--- Brief ---
Can you put every line, from the one containing "Do you observe" through the end of the records with both ends included, into a numbered list that leaves out blank lines?

--- Data rows ---

* BEGIN *

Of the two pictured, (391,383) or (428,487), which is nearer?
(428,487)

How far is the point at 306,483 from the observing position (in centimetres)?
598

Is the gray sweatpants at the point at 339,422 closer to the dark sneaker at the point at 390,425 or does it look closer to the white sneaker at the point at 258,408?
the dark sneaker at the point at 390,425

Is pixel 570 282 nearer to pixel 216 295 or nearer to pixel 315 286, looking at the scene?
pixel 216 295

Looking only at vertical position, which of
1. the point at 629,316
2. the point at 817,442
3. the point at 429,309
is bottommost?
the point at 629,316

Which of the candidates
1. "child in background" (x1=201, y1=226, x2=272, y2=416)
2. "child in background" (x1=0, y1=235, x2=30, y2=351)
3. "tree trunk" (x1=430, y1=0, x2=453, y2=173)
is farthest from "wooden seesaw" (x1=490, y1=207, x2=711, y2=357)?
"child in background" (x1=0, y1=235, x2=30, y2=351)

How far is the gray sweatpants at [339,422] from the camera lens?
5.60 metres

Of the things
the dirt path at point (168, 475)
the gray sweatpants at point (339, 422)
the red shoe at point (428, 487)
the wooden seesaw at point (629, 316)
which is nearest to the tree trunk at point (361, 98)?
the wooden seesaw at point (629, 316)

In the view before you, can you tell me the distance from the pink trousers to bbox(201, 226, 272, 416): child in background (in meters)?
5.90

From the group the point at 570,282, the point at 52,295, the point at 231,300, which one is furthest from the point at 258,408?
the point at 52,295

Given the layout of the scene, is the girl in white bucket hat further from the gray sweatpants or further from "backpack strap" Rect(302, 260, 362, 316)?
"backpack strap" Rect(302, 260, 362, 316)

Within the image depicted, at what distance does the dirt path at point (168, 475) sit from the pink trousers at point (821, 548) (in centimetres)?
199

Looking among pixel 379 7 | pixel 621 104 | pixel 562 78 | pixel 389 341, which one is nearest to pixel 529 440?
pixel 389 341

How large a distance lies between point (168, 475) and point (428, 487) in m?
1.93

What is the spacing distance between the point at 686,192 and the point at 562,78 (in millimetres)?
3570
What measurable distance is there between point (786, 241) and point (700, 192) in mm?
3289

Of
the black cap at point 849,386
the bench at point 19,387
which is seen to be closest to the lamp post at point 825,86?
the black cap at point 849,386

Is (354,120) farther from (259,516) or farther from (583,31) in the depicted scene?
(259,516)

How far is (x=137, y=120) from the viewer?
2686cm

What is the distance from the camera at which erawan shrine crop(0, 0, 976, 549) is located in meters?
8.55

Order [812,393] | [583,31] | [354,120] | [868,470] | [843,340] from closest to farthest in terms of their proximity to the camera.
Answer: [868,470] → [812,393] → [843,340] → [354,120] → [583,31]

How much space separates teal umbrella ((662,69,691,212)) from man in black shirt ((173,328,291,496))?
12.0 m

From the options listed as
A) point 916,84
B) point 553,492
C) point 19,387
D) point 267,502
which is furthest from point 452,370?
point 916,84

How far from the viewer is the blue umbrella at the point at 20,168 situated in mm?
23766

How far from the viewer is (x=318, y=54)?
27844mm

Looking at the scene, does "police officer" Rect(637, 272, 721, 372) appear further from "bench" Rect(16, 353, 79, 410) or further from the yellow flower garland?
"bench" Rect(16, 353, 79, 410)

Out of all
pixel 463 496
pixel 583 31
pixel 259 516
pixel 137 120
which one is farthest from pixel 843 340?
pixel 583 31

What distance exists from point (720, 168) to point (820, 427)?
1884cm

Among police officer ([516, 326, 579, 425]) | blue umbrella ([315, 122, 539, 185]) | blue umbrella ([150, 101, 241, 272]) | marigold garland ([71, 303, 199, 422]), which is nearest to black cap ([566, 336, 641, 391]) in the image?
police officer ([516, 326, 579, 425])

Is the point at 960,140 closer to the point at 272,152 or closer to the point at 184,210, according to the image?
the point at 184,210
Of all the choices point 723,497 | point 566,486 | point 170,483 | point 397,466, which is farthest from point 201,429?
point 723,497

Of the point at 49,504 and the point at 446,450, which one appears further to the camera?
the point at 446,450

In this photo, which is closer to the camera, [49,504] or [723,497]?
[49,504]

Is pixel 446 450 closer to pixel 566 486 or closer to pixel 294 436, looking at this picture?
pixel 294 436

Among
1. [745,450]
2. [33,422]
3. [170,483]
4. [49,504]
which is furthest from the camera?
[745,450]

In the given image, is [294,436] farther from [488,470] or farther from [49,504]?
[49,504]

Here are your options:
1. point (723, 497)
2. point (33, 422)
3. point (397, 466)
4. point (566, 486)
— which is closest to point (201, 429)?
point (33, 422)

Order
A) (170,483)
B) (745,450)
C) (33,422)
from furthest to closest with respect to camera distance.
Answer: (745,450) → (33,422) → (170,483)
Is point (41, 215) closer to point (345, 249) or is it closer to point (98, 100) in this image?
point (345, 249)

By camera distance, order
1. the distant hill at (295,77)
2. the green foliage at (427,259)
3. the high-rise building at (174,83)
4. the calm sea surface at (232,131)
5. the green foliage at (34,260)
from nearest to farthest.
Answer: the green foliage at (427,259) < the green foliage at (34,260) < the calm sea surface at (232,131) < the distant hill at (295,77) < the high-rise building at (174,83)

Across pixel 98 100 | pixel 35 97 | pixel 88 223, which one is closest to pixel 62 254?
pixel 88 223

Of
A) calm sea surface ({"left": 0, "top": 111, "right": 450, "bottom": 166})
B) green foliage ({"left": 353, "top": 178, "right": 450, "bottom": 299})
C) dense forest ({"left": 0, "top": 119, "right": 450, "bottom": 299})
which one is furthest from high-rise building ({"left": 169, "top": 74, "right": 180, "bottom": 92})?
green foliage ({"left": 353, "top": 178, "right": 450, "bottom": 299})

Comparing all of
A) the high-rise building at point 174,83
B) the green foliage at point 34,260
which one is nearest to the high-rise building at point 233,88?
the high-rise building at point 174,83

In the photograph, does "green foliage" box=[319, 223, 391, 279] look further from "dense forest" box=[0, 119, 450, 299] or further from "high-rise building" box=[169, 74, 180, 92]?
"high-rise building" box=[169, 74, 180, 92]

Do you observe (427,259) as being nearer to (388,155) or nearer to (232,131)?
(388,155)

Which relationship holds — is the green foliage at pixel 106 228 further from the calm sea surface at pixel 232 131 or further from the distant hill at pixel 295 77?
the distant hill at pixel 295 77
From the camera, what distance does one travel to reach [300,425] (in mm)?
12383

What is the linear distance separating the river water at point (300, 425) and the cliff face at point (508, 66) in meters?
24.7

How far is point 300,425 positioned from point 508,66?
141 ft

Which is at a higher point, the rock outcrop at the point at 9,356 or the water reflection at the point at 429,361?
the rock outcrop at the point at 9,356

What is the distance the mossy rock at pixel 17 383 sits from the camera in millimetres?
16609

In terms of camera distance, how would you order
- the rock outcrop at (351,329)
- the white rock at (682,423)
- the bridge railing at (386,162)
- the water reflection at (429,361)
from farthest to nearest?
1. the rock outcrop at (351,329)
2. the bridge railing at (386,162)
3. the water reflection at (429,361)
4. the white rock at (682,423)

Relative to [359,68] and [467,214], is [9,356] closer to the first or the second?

* END *

--- Result ---
1. Do you observe (427,259) as being nearer to (388,155) or nearer to (232,131)?
2. (388,155)
3. Which relationship holds — is the green foliage at pixel 106 228 further from the calm sea surface at pixel 232 131 or further from the distant hill at pixel 295 77?
4. the distant hill at pixel 295 77
5. From the camera, what distance does one travel to reach [300,425] (in mm)?
6. 12383
7. What is the linear distance separating the river water at point (300, 425) and the cliff face at point (508, 66) in meters?
8. 24.7
9. How far is point 300,425 positioned from point 508,66?
10. 141 ft
11. Which is at a higher point, the rock outcrop at the point at 9,356 or the water reflection at the point at 429,361?
12. the rock outcrop at the point at 9,356
13. What is the distance the mossy rock at pixel 17 383 sits from the camera in millimetres?
14. 16609
15. In terms of camera distance, how would you order
16. - the rock outcrop at (351,329)
17. - the white rock at (682,423)
18. - the bridge railing at (386,162)
19. - the water reflection at (429,361)
20. from farthest to nearest?
21. 1. the rock outcrop at (351,329)
22. 2. the bridge railing at (386,162)
23. 3. the water reflection at (429,361)
24. 4. the white rock at (682,423)
25. Relative to [359,68] and [467,214], is [9,356] closer to the first or the second?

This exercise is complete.